Dinomouse Sequel Mutant X


In Tate Britain

Prints and Drawings Room

View by appointment
Abigail Lane born 1967
Part of
Screenprint on paper
Image: 569 × 882 mm
Purchased 1998


Dinomouse Sequel Mutant X 1997 is a black and white screenprint on white wove paper that depicts a confrontation between a dinosaur and a mouse with a human ear emerging from its back. The two creatures face each other within a barren, rocky landscape under a clear sky, with the mouse on its hind legs on the left-hand side and the dinosaur, which is around twice the size of the mouse, standing with its jaws open on the right. Sharp contrasts and deep shadows are prevalent throughout the work, particularly on the bodies of the creatures. The work is signed by the artist on its reverse.
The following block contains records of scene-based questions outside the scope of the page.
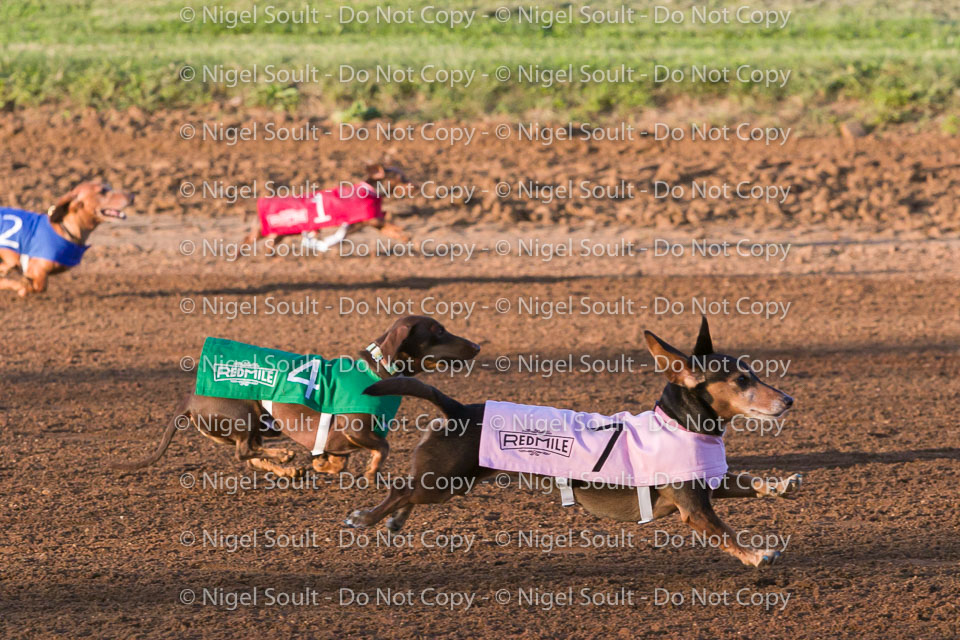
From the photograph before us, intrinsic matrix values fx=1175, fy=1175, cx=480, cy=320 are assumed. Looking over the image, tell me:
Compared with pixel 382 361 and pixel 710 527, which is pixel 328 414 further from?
pixel 710 527

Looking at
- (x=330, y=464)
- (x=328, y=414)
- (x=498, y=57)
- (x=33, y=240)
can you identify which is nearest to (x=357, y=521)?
(x=328, y=414)

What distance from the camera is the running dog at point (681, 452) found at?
226 inches

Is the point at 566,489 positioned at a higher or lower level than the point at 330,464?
higher

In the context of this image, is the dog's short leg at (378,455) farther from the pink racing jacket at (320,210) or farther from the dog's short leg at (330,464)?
the pink racing jacket at (320,210)

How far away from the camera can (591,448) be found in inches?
231

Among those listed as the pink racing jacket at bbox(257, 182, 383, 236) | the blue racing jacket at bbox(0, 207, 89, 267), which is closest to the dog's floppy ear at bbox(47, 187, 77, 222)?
the blue racing jacket at bbox(0, 207, 89, 267)

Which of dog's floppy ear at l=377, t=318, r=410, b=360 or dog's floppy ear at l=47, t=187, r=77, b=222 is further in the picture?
dog's floppy ear at l=47, t=187, r=77, b=222

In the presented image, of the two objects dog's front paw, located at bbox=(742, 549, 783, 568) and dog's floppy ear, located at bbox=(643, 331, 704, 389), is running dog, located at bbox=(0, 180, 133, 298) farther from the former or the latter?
dog's front paw, located at bbox=(742, 549, 783, 568)

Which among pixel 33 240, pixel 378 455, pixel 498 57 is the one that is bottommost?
pixel 33 240

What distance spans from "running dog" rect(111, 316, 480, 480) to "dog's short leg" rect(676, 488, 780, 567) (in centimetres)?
181

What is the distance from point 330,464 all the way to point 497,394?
2499mm

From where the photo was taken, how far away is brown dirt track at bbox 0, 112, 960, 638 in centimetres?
580

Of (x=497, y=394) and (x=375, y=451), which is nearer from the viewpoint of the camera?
(x=375, y=451)

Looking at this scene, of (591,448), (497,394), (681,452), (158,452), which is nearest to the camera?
(681,452)
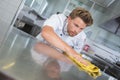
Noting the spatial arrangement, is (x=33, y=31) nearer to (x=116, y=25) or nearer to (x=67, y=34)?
(x=116, y=25)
This work was made in London in 1997 by the British artist Abigail Lane and brings together two images taken from different sources. The dinosaur and surrounding landscape are from a still of the 1966 British film One Million Years B.C., directed by Don Chaffey, that Lane scanned into a computer from a book, removing other dinosaurs present in the original scene. Lane then added the image of the mouse with an ear growing on its back, a photograph that was published in 1997 and depicts the results of experiments by scientists at the University of Massachusetts Medical School.

In combining images from two very different contexts to produce an impossible encounter, Dinomouse Sequel Mutant X may be seen as a response to the development of genetically modified animals and attendant anxieties over the creatures produced in such experiments. The work links the activities of scientists in the 1990s with the anachronistic special effects employed in film production in the 1960s, both of which seem to blur the lines between fiction and reality. The print’s title, which evokes the idea that this work stems from a broader film or series, may be viewed as an exaggerated and comic version of the attention-grabbing techniques used to promote science fiction. In these respects, Dinomouse Sequel Mutant X seems to support the argument made in 1998 by the curator Staci Boris that in Lane’s work, a ‘Surrealist fascination with elements oddly juxtaposed is combined with the more contemporary strategy of implying reality by presenting clear-cut artifice’. (Staci Boris, ‘Looking into Abigail Lane’, in Museum of Contemporary Art Chicago 1998, p.3.)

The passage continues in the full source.